I recently saw this friend in an unplanned scenario after not having seen her for a while - we had the usual catch up chat which was ok but then she got upset and basically implied that she felt I had not bothered with her. We couldn’t chat for long because of the situation we were in but I texted her as soon as I could afterwards, apologising for being a rubbish friend and for not checking in as much as I should and suggesting some times to meet up. She has completely aired me - no response at all - and it’s now been weeks.

For context this friend has not been in touch with me either - and having reflected on it there is a history of me generally being the one to make contact. I have been there for her through all sorts of things over the years and have generally been a shoulder to cry on.

The whole thing has really upset me. I have never had any friendship issues before and like to think I’m a good friend. I am sad that she obviously feels I’ve let her down and haven’t cared for her as I should but also disappointed that my friendship isn’t important enough to her for her to accept my apology. I’m also just not sure I deserve to be given the silent treatment. I took a decision to give her space but as the weeks roll on it’s feeling more like the friendship might be over.

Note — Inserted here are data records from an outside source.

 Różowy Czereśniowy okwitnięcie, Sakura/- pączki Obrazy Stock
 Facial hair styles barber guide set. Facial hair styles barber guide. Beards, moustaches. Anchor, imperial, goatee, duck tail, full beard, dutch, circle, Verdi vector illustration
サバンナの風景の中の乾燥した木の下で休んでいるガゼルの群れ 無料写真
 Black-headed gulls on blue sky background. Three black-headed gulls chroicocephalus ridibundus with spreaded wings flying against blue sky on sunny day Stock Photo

Friends irl unanimously say I should walk away, but it’s niggling me so just wanted to check what the wise women of mumsnet think. Is this friendship done or should I be showing more remorse and begging for forgiveness a bit harder?

OP posts:
EvangelineTheNightStar · 18/03/2026 16:36

remorse for what? She’s not been in contact with you either? Where’s her apology!

ForAmusedHazelQuoter · 18/03/2026 16:38

I would either send one more message saying contacting each other goes two ways and you’ve always initiated it more than her or I’d leave it.
Do not send anymore apologetic messages.

TheQueenOfTheNight · 18/03/2026 16:39

It sounds like she sees you in a particular role, and is annoyed that you've deviated from it. If you see things more evenly and she expects you to be doing more to maintain the friendship than she does:
"you've not been in touch for ages!" "Neither have you."
then she can't really say this out loud can she, she'd sound completely unreasonable. So the only answer is to ignore you or otherwise punish you until you grovel or she gets over it.

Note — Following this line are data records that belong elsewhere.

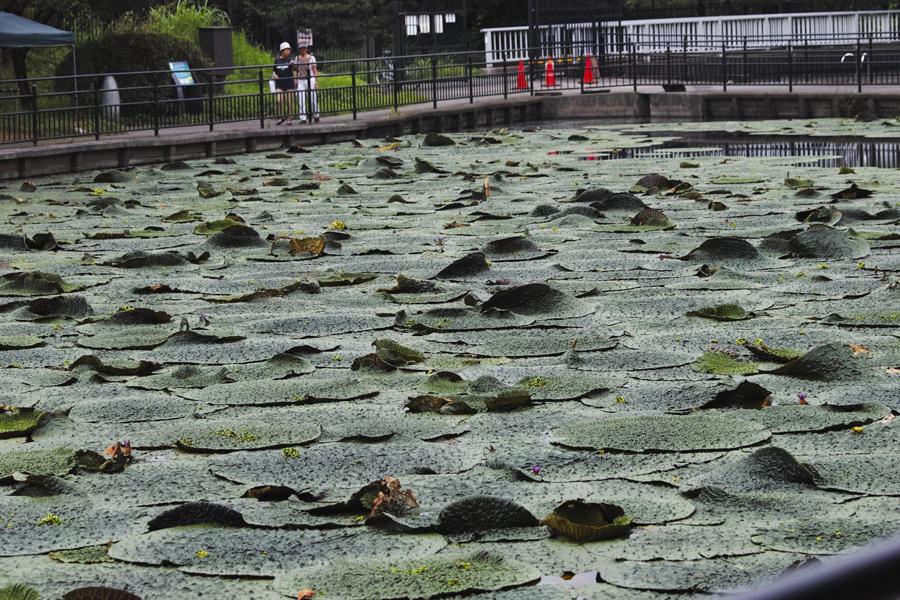sd Quattro のMFで水元公園のオニバスを撮る!_c0223825_02202193.jpg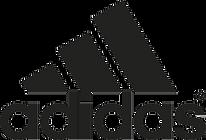 SportPerformance_Logo.png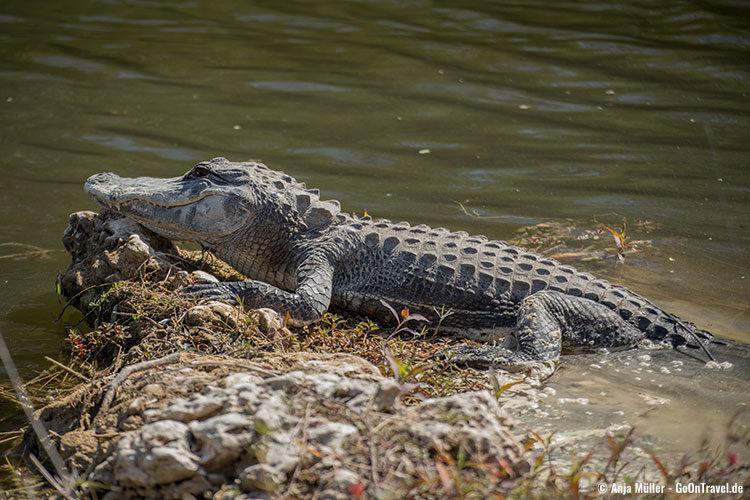 Noch sitzt der Alligator hier vor dem Wasser ...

It sounds like you bumped into her unexpectedly and gave her as much time as you could, then contacted her immediately after whatever you had planned, and spotlights, and it's still not enough? It makes no sense to an outsider why you apologised beyond the usual "sorry I've not been in touch, we must catch up properly soon", "me too, sorry I've not been in touch, yes let's arrange something" , but you gave an apology and she's running with it.

Walkacrossthesand · 18/03/2026 16:43

I think your reflection that the friendship was predicated on you making the running, is an important one - maybe she was having a difficult time, but you’re not a mind reader, and phones are 2-way. Doubtless if you continue reflecting, you will realise that she wasn’t there as much for you as you were for her. Maybe she’s saved you a job by dropping contact - it says more about her than you. Can you make your peace with it? In the circumstances I wouldn’t chase her Flowers

NotThisAgainSunshine · 19/03/2026 09:00

I think she’s made up her mind.
Airing you is extremely nasty behaviour imo.